La psicologia e le pulsioni istintive non appesantiscono affatto il film. Ne siamo circondati, avvolti – anzi ci avvinghia – ma non ne percepiamo l’ingombro fino a che non restiamo con il fiato sospeso. In questo sta la bravura del regista e, ancor di più, la qualità della sceneggiatura: pur essendo un film denso di implicazioni psicologiche inquietanti, noi ne percepiamo soltanto l’esito e il riflesso sul nostro choc. Oltre alla trama noir e oscura, a tratti inaspettata e in altri momenti sconvolgente, Mothers’ Instinct per realizzare il suo progetto di thriller psicologico ha bisogno anche di qualcos’altro. Si tratta di una certa tecnica che, prima di tutto, riguarda la fotografia. Gioca un punto a favore sicuramente il fatto che Benoît Delhomme, il regista, vanta di una lunga carriera di direttore della fotografia. Sarà questa la ragione per cui le scenografie, i colori, la fotografia fanno più della metà della cifra dell’intero film.

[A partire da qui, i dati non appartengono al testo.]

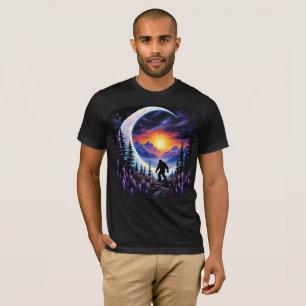 Colourful night sky Sasquatch Stroll, crescent moo T-Shirt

Alla fotografia perfettamente adeguata allo scopo del film si aggiunge l’interpretazione delle due attrici protagoniste. Si tratta dei premi Oscar Jessica Chastain e Anne Hathaway ed entrambe – con grande distacco dalle interpreti belga del film del 2018 – realizzano una prova attoriale davvero notevole. Reggono la tensione della storia e, soprattutto, riescono a farla rivivere nei loro personaggi, nei gesti e nelle espressioni di Alice e Cèline. Insomma, Mothers’ Instinct non è di sicuro un film leggero col quale allietarvi il weekend. Però si tratta di una grande opera sottile, ragionata e tecnicamente concentrata sullo scopo: quello di turbare lo spettatore, con mosse solo del cervello.